Ma-an L. Asuncion-Dagñalan gets ready for her Cinemalaya debut
Cinemalaya is now a debutante! Its 18th edition is slated from Aug. 5 to 14 at cinemas and the Cultural Center of the Philippines.
We take a look at one of the newest female filmmakers in the lineup, Ma-an L. Asuncion-Dagñalan who created Blue Room, about an indie rock band that rises to the limelight and whose members get involved in drugs.
Blue Room took more than 10 years to materialize. “I started writing it in Mr. Armando Lao’s ‘found story’ workshop in 2010, and finished the screenplay in 2018 at Ricky Lee’s scriptwriting workshop.” Countless revisions occurred and Siege Ledesma came to complete the script.
Because it was shot during the pandemic, it was tough for the Blue Room team to make the film. Working hours were limited, the crew was smaller, and everyone had to do an RT-PCR test before going to a “lock-in” location.
Behind Ma-an is husband Mike, who was from the pioneering Cinemalaya batch who directed Isnats (2005). “Mike is ecstatic because he knows it has been my dream project,” says the 48-year-old Mass Communication graduate from St Paul’s College. “He’s my morale booster when things are challenging.”
How was it working with a young cast? “They are young adults with old souls,” says the former promo lead for a content production unit at ABS-CBN Global. “It was like a rollercoaster ride. We could work and play at the same time, on and off the set. Their power was their talent, and they would translate that through their music.”
Blue Room stars Juan Karlos, Elijah Canlas, Nourijune Hooshmand, Harvey Bautista, Keoni Nicolas, Soliman Cruz, and Bombi Plata.
Ma-an is also into painting because her great, great grandfather is Kapitan Ting (Justiniano Asuncion), a 19th century painter. “His works are at the Ayala Museum, the New York Library, the Metropolitan Museum run by the Bangko Sentral Pilipinas, and also with private collectors,” she says. She got sidelined to cinema because her father would always bring her to the theater to watch movies like Bambi and Spider-Man in the late 1970s. Her tastes soon turned to Steven Spielberg and George Lucas’ films.
‘My motivation in making films is to tell the truth. If we are true to ourselves, we can grow and mature, learning from our mistakes.’

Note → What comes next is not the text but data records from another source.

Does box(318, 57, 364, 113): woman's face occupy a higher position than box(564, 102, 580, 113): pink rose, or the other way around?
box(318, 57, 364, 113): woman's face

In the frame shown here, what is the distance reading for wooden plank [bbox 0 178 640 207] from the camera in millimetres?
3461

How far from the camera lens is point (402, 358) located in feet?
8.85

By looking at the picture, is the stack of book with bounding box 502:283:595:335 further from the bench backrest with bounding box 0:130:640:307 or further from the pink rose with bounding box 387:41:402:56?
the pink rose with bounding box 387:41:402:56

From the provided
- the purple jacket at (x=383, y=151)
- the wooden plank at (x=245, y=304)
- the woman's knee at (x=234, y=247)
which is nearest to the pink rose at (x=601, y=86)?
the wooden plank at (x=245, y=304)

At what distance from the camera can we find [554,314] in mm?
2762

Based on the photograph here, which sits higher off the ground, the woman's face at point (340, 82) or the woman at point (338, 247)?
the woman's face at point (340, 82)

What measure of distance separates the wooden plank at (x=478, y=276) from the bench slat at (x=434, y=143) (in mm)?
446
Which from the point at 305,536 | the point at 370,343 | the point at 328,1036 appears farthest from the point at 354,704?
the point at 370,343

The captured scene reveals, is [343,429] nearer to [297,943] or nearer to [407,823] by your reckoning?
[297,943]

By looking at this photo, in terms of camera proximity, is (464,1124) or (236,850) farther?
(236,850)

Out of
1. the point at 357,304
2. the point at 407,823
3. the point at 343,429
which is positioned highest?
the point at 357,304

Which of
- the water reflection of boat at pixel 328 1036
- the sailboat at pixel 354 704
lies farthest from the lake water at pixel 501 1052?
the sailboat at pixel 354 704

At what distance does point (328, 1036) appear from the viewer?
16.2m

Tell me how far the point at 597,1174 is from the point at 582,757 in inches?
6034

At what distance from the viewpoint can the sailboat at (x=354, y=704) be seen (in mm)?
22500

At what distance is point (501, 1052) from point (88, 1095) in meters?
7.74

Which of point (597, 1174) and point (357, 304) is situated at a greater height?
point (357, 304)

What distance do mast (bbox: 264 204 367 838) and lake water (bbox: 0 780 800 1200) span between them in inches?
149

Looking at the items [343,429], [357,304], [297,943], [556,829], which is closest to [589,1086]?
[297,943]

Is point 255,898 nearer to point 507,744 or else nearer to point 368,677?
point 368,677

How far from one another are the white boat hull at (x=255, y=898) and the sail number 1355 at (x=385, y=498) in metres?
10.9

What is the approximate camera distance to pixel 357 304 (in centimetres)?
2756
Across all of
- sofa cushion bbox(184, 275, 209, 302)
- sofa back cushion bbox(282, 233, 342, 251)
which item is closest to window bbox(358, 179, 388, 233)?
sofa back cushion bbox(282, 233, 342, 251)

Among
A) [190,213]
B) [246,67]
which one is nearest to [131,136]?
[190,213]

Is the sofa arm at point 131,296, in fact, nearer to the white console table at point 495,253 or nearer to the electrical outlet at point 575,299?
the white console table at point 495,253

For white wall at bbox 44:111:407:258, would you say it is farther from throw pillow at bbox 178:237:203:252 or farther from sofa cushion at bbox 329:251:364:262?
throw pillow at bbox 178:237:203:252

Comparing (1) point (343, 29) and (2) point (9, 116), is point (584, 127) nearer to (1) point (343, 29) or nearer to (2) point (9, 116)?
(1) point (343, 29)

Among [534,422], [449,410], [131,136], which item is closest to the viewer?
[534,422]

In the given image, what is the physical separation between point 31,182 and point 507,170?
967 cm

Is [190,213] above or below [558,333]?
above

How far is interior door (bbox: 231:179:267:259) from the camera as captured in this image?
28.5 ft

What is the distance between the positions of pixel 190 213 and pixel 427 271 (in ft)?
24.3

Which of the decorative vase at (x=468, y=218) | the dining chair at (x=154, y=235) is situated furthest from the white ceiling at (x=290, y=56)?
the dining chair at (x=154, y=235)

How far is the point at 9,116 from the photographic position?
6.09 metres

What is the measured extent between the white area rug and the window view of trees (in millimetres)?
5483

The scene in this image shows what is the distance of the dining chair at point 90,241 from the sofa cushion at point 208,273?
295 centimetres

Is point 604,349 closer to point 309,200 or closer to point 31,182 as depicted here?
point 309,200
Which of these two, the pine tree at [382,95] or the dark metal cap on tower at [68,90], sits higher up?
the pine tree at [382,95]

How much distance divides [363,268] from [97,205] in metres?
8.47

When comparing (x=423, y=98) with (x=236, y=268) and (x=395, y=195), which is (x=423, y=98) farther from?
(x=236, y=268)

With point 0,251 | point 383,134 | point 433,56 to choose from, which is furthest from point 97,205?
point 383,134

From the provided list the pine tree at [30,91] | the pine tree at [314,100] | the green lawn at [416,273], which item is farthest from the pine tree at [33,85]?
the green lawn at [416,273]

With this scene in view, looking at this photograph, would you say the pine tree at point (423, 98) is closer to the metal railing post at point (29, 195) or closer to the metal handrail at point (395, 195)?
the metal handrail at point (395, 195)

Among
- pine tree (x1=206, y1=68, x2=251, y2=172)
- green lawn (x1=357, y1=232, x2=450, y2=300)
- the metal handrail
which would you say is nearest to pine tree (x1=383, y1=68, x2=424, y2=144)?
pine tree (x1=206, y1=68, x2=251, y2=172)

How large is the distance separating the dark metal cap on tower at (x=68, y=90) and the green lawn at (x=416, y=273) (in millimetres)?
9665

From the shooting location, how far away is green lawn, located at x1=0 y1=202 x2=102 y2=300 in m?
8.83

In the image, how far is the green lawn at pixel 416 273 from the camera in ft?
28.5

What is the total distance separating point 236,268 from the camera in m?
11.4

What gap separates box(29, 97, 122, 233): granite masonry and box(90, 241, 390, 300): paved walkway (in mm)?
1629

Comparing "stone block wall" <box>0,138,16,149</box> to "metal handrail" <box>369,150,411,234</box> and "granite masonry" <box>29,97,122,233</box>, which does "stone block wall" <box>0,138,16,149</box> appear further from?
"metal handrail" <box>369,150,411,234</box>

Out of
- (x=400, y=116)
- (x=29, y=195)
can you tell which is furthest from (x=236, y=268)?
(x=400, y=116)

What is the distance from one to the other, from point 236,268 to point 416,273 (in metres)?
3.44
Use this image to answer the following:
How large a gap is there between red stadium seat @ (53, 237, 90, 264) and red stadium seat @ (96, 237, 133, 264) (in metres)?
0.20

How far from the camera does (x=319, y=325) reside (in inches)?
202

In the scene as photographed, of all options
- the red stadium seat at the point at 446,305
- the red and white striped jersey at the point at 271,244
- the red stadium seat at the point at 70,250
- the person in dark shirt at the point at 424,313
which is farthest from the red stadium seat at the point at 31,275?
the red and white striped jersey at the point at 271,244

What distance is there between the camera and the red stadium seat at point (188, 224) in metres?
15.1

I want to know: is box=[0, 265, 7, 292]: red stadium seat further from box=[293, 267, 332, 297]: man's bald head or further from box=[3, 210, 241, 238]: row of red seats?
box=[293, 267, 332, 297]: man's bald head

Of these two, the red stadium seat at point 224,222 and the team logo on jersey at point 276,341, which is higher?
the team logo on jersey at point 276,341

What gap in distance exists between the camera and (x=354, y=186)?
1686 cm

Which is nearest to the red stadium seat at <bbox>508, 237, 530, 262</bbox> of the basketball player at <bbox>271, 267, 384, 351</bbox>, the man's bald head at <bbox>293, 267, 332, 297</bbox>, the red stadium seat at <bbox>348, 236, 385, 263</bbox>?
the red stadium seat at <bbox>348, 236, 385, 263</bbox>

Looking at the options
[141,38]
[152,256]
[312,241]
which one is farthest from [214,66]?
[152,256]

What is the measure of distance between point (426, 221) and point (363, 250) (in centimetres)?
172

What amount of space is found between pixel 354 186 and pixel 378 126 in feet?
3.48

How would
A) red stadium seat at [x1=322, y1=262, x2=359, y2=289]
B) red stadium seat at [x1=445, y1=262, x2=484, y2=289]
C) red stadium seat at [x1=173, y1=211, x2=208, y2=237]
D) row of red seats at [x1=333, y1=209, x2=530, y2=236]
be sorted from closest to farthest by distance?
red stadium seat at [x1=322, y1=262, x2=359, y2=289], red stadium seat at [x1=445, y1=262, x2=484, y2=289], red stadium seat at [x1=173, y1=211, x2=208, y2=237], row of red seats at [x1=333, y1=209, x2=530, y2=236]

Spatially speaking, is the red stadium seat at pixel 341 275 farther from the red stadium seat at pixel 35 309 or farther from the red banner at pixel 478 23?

“My motivation in making films is to tell the truth,” muses the Best Screenplay winner of the sixth Cinema One Originals Digital Film Festival 2010. “If we are ‘true’ to ourselves, we can grow and mature, learning from our mistakes. We can create a social bond with society if we are true to them.”
Among the Pampanga-born filmmaker goals is to make the audience realize how important relationships are, as well as how to respect other people, especially the less fortunate, and how to be responsible in using their “power.”
The other Cinemalaya full-length finalists are 12 Weeks by Anna Isabelle Matutina, Angkas by Rain Yamson, Bakit ‘Di Mo Sabihin? by Real S. Florido, Batsoy by Ronald Espinosa Batallones, Bula Sa Langit by Sheenly Gener, Ginhawa by Christian Paolo Lat, Kaluskos by Roman S. Perez Jr., Kargo by TM Malones, Retirada by Milo Alto Paz and Cynthia Cruz-Paz, and The Baseball Player by Carlo Obispo.